Es kommt zu Meinungsverschiedenheiten, erste Spannungen sind spürbar. Die Meinungen prallen aufeinander und die Fronten verhärten sich. Aber die Meinungsverschiedenheiten sind noch durch Gespräche lösbar.

  • Stufe 2: Polarisation & Debatte

Die Meinungsverschiedenheiten werden fundamentaler. Es wird versucht das Gegenüber mit rationellen Argumenten zu überzeugen. Jetzt wird auch schon mal Druck ausgeübt, um das Gegenüber zu überzeugen. Die Konfliktparteien können nur noch im kompromisslosen schwarz-weiß denken und verbale Gewalt wird eingesetzt.

  • Stufen 3: Taten statt Worte!

Auf dieser Stufe kommen die Konfliktparteien mit reden nicht mehr weiter. Die Gespräche drehen sich im Kreis und der Versuch der Kommunikation wird frustriert abgebrochen. Der Druck auf das Gegenüber muss erhöht werden – statt Worte sind ab jetzt Taten nötig. Das Menschliche tritt in den Hintergrund und aus der Empathie wird nun Misstrauen. Dadurch wird der Konflikt verschärft. Nun geht es nicht mehr um die Sache, sondern um den/die Menschen mit dem/denen der Konflikt besteht.

Ebene II
win – lose

Diese Eben wir als beziehungsbezogen-kompetitiv bezeichnet. Die Sache um die es ging ist häufig kaum mehr erkennbar. In dieser Ebene ist das Ziel dem anderen die Maske vom Gesicht zur reißen und zu zeigen, dass sie/er der schlechtere Mensch ist. Auf dieser Ebene kann nur noch einer als Gewinner aus dem Konflikt hervorgehen. Auf dieser Ebene ist ein Ausstieg aus dem Konflikt nur noch durch die Hilfe einer/s Dritten möglich.

  • Stufe 4: Sorge um Image & Koalition

Auf dieser Stufe suchen sich die Konfliktparteien Anhänger und Verbündete zur Unterstützung. Es werden Parteien gebildet, welche miteinander im Kampf sind. Um die andere Partei zu schädigen, werden Gerüchte verbreitet und Imagekampagnen inszeniert. Es geht nicht mehr um die Sache, sondern darum, den Konflikt zu gewinnen.

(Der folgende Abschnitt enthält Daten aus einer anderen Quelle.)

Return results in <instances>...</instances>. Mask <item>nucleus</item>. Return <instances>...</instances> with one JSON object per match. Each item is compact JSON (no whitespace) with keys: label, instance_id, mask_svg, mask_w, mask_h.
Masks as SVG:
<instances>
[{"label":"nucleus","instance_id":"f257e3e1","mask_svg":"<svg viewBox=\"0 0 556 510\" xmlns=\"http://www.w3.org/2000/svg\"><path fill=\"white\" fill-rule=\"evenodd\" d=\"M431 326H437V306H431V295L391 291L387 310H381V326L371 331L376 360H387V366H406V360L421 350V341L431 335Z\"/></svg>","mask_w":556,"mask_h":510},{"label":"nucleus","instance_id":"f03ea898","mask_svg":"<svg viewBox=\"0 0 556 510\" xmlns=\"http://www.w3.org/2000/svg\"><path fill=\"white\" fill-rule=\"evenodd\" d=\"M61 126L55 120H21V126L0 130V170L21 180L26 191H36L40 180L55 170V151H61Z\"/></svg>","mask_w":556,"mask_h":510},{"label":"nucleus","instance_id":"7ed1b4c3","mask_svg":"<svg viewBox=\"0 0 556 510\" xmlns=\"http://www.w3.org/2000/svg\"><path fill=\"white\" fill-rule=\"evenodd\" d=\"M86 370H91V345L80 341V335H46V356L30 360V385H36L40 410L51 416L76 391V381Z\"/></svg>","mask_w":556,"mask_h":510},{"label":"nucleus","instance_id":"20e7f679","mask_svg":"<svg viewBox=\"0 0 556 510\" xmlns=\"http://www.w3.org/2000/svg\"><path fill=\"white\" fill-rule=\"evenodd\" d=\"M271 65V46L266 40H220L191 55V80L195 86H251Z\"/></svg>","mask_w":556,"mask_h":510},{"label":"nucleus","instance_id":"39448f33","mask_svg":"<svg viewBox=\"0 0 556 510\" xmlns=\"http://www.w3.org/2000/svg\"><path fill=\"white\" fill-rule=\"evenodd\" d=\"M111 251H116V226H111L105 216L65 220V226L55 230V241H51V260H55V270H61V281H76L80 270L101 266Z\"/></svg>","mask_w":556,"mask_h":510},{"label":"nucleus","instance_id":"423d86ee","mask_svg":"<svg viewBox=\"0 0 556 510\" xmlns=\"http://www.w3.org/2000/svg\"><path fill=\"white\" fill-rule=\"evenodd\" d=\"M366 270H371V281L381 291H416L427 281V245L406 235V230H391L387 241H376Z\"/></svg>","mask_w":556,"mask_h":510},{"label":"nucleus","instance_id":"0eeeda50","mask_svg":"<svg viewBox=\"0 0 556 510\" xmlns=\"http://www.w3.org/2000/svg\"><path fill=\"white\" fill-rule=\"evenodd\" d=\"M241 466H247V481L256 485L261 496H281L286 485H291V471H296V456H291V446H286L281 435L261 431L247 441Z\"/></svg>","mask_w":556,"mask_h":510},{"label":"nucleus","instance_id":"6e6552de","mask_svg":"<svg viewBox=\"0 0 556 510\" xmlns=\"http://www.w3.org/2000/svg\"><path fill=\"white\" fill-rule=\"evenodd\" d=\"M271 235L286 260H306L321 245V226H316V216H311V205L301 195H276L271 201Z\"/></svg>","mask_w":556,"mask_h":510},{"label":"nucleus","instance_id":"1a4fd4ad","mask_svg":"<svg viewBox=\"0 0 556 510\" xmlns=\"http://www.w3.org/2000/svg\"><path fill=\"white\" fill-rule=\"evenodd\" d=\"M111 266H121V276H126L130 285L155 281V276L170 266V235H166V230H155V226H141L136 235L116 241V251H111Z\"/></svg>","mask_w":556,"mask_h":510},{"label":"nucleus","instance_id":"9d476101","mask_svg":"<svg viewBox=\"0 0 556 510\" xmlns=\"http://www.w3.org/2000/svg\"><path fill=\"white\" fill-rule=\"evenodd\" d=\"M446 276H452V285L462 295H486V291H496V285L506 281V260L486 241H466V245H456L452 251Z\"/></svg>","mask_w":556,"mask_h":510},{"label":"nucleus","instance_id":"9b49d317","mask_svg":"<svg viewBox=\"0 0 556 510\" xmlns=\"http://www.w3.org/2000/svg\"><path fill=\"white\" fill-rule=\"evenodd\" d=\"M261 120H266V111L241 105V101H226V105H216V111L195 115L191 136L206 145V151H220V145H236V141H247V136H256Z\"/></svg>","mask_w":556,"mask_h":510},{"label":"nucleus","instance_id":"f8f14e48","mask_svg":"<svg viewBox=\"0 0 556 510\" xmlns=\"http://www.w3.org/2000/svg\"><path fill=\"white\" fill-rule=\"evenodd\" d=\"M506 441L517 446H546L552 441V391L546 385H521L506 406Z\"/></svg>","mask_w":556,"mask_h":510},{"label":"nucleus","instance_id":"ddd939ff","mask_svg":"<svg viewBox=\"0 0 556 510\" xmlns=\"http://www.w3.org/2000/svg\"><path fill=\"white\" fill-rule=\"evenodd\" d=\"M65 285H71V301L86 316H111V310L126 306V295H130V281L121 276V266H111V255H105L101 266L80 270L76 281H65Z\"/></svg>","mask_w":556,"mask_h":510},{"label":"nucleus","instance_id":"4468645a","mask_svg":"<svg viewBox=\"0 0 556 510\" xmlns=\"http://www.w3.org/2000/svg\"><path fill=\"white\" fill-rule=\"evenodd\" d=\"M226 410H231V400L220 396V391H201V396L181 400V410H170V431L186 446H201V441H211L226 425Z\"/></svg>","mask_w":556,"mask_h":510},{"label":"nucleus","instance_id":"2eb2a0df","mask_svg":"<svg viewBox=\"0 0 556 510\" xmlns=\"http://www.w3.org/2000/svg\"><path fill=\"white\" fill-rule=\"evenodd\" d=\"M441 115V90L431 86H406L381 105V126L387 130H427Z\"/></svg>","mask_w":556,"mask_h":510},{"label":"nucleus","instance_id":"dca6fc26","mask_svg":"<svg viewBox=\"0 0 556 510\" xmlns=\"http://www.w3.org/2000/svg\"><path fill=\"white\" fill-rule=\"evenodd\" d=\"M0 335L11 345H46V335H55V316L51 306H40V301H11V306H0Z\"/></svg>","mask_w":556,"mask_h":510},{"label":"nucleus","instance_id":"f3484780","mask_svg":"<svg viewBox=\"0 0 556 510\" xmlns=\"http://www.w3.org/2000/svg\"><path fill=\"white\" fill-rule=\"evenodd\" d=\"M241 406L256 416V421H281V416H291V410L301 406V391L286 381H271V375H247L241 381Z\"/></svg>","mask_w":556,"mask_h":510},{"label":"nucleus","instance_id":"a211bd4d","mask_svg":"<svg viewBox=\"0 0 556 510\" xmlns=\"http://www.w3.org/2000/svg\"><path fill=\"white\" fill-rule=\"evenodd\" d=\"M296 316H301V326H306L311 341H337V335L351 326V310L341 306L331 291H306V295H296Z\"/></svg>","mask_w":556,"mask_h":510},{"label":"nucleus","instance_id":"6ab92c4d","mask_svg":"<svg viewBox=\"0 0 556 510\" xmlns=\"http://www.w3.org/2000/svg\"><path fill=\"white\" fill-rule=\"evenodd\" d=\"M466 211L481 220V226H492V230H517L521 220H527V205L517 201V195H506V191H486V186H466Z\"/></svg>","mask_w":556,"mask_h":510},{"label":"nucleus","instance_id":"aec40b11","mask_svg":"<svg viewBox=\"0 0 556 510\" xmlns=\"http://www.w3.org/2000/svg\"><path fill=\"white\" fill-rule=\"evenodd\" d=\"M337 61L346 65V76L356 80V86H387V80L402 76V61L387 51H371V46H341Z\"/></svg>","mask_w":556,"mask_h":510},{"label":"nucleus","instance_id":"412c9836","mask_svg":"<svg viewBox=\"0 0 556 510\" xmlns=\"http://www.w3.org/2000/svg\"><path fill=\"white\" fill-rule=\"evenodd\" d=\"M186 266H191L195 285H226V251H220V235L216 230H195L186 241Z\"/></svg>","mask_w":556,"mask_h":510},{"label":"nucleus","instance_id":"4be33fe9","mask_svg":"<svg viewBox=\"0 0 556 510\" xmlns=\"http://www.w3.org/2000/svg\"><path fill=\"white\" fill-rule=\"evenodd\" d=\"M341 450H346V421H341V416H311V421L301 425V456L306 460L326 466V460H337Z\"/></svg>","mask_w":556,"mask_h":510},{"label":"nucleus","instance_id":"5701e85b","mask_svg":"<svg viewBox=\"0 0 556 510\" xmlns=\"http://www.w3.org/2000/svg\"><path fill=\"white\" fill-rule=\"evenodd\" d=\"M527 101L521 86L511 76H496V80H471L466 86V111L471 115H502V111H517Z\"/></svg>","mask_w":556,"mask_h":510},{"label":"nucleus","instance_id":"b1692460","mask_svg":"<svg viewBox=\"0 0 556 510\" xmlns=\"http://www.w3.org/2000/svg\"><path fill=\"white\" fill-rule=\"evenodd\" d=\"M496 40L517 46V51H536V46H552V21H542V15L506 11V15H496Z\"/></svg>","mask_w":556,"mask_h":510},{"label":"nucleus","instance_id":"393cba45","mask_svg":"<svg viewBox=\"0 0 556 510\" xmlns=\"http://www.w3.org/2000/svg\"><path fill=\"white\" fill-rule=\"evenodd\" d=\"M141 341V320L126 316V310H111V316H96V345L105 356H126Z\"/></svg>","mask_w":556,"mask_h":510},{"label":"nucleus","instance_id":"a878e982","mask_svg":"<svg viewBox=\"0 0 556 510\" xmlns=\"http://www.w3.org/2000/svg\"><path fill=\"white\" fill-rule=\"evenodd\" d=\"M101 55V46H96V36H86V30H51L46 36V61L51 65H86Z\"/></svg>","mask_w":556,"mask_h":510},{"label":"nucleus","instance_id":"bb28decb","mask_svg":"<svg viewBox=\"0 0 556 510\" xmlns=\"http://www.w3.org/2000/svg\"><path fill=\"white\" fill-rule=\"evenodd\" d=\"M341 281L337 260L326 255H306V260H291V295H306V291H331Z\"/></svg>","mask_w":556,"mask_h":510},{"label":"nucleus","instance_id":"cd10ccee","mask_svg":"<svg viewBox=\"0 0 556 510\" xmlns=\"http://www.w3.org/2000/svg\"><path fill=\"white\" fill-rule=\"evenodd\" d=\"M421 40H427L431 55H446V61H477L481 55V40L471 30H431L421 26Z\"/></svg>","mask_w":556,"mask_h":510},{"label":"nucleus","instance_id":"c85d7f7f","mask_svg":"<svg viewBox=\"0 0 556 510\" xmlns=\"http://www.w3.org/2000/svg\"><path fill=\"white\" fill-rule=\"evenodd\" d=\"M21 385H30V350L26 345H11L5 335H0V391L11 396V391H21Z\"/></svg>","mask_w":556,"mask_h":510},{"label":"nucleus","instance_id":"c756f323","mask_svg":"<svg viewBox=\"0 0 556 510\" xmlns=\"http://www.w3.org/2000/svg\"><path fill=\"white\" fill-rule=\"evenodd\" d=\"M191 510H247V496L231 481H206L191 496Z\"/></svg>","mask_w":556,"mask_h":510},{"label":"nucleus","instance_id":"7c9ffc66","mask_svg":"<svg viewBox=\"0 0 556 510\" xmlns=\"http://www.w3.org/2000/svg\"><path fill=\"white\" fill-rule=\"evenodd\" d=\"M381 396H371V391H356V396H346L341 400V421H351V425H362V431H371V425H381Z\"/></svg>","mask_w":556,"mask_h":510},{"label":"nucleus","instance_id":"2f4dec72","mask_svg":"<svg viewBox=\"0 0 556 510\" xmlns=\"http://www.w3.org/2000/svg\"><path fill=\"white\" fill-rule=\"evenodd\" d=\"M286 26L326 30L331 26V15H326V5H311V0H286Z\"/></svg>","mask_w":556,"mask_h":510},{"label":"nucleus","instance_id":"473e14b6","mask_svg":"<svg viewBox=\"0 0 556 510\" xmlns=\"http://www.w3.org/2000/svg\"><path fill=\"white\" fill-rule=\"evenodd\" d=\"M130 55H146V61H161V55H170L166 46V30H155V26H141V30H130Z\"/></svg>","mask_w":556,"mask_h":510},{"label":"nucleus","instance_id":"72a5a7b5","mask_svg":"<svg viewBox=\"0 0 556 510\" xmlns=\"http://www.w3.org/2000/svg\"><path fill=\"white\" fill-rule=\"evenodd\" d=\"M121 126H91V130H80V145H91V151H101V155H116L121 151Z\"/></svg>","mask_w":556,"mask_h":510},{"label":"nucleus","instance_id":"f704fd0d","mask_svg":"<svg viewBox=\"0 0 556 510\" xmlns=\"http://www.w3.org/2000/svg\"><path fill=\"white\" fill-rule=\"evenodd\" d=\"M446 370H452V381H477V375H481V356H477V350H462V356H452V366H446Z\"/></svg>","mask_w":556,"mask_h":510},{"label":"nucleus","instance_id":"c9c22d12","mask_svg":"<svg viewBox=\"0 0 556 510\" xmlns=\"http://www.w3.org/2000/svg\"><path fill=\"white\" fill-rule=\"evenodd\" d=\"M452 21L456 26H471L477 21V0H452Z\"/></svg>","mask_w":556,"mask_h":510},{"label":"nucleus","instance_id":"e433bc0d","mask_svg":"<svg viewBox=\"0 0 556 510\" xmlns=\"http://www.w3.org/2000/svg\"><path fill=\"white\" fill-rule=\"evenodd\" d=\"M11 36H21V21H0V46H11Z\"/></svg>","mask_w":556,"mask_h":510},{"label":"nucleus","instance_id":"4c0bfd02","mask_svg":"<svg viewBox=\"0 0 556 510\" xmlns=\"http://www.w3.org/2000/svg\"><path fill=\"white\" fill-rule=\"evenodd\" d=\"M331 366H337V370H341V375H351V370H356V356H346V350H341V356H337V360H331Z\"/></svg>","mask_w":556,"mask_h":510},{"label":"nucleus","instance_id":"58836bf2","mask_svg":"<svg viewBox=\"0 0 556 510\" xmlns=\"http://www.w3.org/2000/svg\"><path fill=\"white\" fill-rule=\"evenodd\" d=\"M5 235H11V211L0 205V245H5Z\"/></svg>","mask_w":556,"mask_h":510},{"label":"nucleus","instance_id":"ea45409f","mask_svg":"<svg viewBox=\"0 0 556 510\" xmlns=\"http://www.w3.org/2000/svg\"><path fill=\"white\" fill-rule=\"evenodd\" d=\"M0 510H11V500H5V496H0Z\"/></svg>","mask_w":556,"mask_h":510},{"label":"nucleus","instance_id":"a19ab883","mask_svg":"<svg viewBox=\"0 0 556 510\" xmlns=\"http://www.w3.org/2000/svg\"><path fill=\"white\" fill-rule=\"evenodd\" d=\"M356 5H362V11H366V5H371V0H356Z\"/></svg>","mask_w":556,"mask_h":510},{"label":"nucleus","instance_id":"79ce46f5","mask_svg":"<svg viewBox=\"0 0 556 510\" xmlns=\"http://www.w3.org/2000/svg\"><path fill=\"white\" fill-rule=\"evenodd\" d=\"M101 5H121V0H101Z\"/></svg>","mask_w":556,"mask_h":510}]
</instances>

  • Stufe 5: Gesichtsverlust

Auf dieser Ebene ist die Moral bereits ziemlich im Keller. Die Angriffe sind direkt gegen die Person gerichtet und die Konfliktparteien beginnen diese Schläge „unter die Gürtellinie“ zu platzieren. Es geht darum, den anderen bei jeder sich bietenden Gelegenheit bloßzustellen. Der Verlust der Moral und des gegenseitigen Vertrauens gehen mit dem Gesichtsverlust einher. Das kann dahin führen, dass sogar allein der Anblick des Kontrahenten negative Gefühle erzeugt.

  • Stufe 6: Drohstrategien

Nun geht es darum zu zeigen, welche der Konfliktparteien mehr Macht hat. Drohungen und Gegendrohungen dienen dazu, die mächtigere Position zu besetzen und durchzusetzen. Forderungen werden von potentiellen Bestrafungen flankiert und der Möglichkeit diese auch durchzusetzen. Je größer die Wahrscheinlichkeit ist, dass eine Bestrafung erfolgt, desto eher kommt das Gegenüber der Forderung nach. Wer hat mehr Macht die schlimmsten Bestrafungen durchzusetzen? Der Konflikt eskaliert immer weiter und schon sind die Konfliktparteien auf der nächsten Ebene angelangt – auf der es nur noch Verlierer gibt.

Ebene III
lose – lose

Ab hier gibt es nur noch Verlierer im Konflikt. Diese Ebene wir auch als gewaltbezogen–destruktiv bezeichnet. Und dadurch sind die einzelnen Ebenen gekennzeichnet.

  • Stufe 7: Begrenzte Vernichtungsschläge

Der Verlust der Menschlichkeit. Die Konfliktpartei wird nicht mehr als Mensch wahrgenommen, sondern als eine Sache, ein Ding. Es werden alle Maßnahmen ergriffen, um dem anderen zu schaden. Wenn der eigene Schaden dabei geringer ist, so wird dieses schon als Gewinn betrachtet. List und Lüge sind adäquate Mittel im Krieg. Werte und Tugenden treten in den Hintergrund.

  • Stufe 8: Zersplitterung

Die Parteien werden immer aggressiver. Es geht darum das Feindsystem zu zerstören und dieses in seine Bestandteile zu zerlegen. Dies geht bis zur physisch/Materiellen und/oder psychischen Zerstörung des Gegners. Das eigene Überleben darf aber noch nicht in Gefahr gebracht werden.

  • Stufe 9: Gemeinsam in den Abgrund

Es führt kein Weg zurück. Es kommt zur totalen Konfrontation der beiden Parteien. Mindestens eine Partei geht dabei bis zum Äußersten und es werden alle Mittel der Gewalt eingesetzt. Der Gewinn ist, dass beim Sturz in den Abgrund der Gegner mitgerissen wurde.